As a seasoned PyTorch user, you're likely well-versed in training models, hyperparameter tuning, and optimization techniques.

How could you possibly write code that runs out of memory (OOM)?

tip

We're talking about system memory here, not GPU memory.

Problem Description

With OOM issues stemming from various causes, this time we'll focus on one commonly encountered by professionals:

  • You might be using a List structure!

After investigation, we've pinpointed the exact scenario where leaks occur.

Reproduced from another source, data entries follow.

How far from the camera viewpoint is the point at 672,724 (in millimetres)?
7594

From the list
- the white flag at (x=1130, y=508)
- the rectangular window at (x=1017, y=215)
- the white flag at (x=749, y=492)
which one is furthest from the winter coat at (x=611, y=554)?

Consider the following code snippet:

from torch.utils.data import Dataset, DataLoader
import numpy as np
import torch


class DataIter(Dataset):

def __init__(self):
self.data_np = np.array([x for x in range(10000000)])
self.data = [x for x in range(10000000)]

def __len__(self):
return len(self.data)

def __getitem__(self, idx):
data = self.data[idx]
data = np.array([data], dtype=np.int64)
return torch.tensor(data)


train_data = DataIter()
train_loader = DataLoader(train_data, batch_size=300, num_workers=18)

for i, item in enumerate(train_loader):
if i % 1000 == 0:
print(i)

Cutting to the chase after examining this example:

See the self.data List? That's what leads to the OOM problem.

We attempted to find related information and it seems this isn't a PyTorch issue but rather a Python one.

In essence, refrain from using Lists; use NumPy or Tensors to store data, and you won't encounter OOM problems.

At least, that's effective in this example.

What About Me?

You might be wondering: I've written code like this, why haven't I encountered any issues?


The world is a beautiful place until you encounter a large dataset.

Based on my own testing, when the dataset is small, using Lists doesn't trigger memory leaks.

More specifically:

  • When we use over 10,000 data points, no issues arise!
  • When we use over 1.2 million data points, it blows up!

So, if your dataset isn't large, you might never encounter this problem.

As for the threshold of data volume, we're unsure...

We speculate this anomaly arises at a certain point during Python or PyTorch interaction.